Here are the Steps as adapted for Overeaters Anonymous: 

  1. We admitted we were powerless over food — that our lives had become unmanageable.
  2. Came to believe that a power greater than ourselves could restore us to sanity.
  3. Made a decision to turn our will and our lives over to the care of God as we understood Him.
  4. Made a searching and fearless moral inventory of ourselves.
  5. Admitted to God, to ourselves, and to another human being the exact nature of our wrongs.
  6. Were entirely ready to have God remove all these defects of character.
  7. Humbly asked Him to remove our shortcomings.
  8. Made a list of all persons we had harmed, and became willing to make amends to them all.
  9. Made direct amends to such people wherever possible, except when to do so would injure them or others.
  10. Continued to take personal inventory and when we were wrong, promptly admitted it.
  11. Sought through prayer and meditation to improve our conscious contact with God as we understood Him, praying only for knowledge of His will for us and the power to carry that out.
  12. Having had a spiritual awakening as the result of these Steps, we tried to carry this message to compulsive overeaters and to practice these principles in all our affairs.

And all those steps!  Most of them don’t apply to me, I’m sure.  So maybe I can get by with just a few of them?

“But I’m too weak. I’ll never make it!” Don’t worry, we have all thought and said the same thing. The amazing secret to the success of this program is just that: weakness. It is weakness, not strength, that binds us to each other and to a Higher Power and somehow gives us the ability to do what we cannot do alone.
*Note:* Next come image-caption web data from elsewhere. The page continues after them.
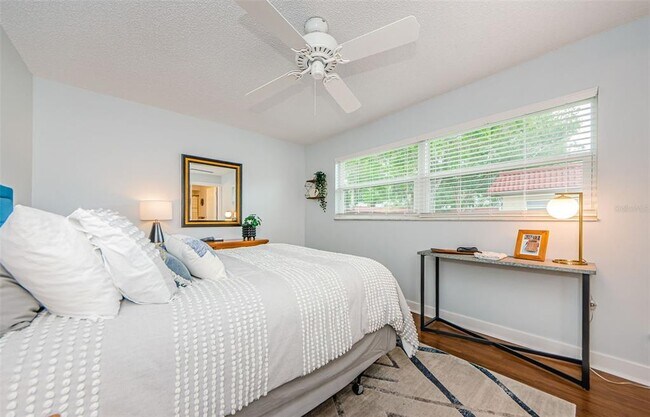 Building Photo - 601 N Hercules Ave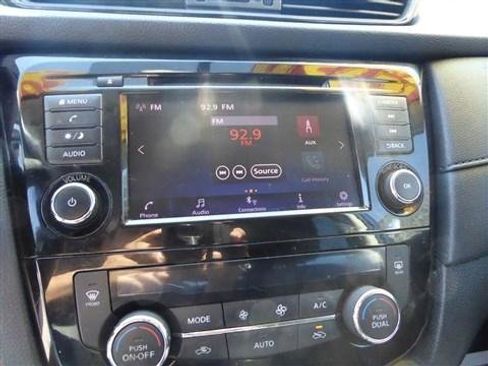 Used 2018 Nissan Rogue SV image 10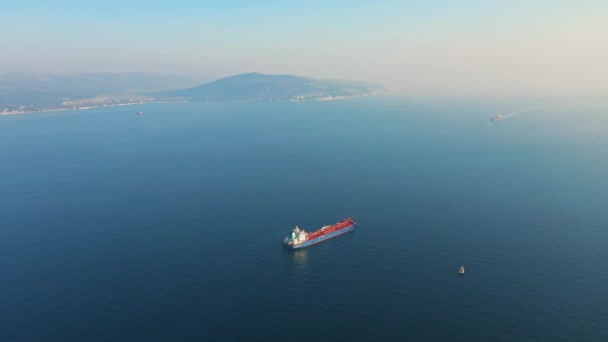 Δεξαμενή φορτωμένο με δέματα επιπλέει στο φόντο της γραφικές ακτές — Αρχείο Βίντεο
Yeah, I feel weak! I really do! Wait, there’s other people who feel that way, too? Being weak is okay? Weakness is better than strength? I don’t have to be strong? “Somehow” I get some ability that I don’t have now? Kind of vague, but – what other options are there?  Another diet group, another doctor’s disapproval? Maybe I should still give this a chance. 

If you decide you are one of us, we welcome you with open arms. Whatever your circumstances, we offer you the gift of acceptance. You are not alone any more. Welcome to Overeaters Anonymous. Welcome home!

Wow! I love that I could be welcomed and accepted!  It sounds too good to be true, though.  But if I don’t go to a meeting and see, I’ll just be stuck with nowhere, nobody, nothing – except where I am right now. I can’t stand this anymore.  I don’t want to try to fight this alone!  I’ve given up, so what more could I lose by giving it a try?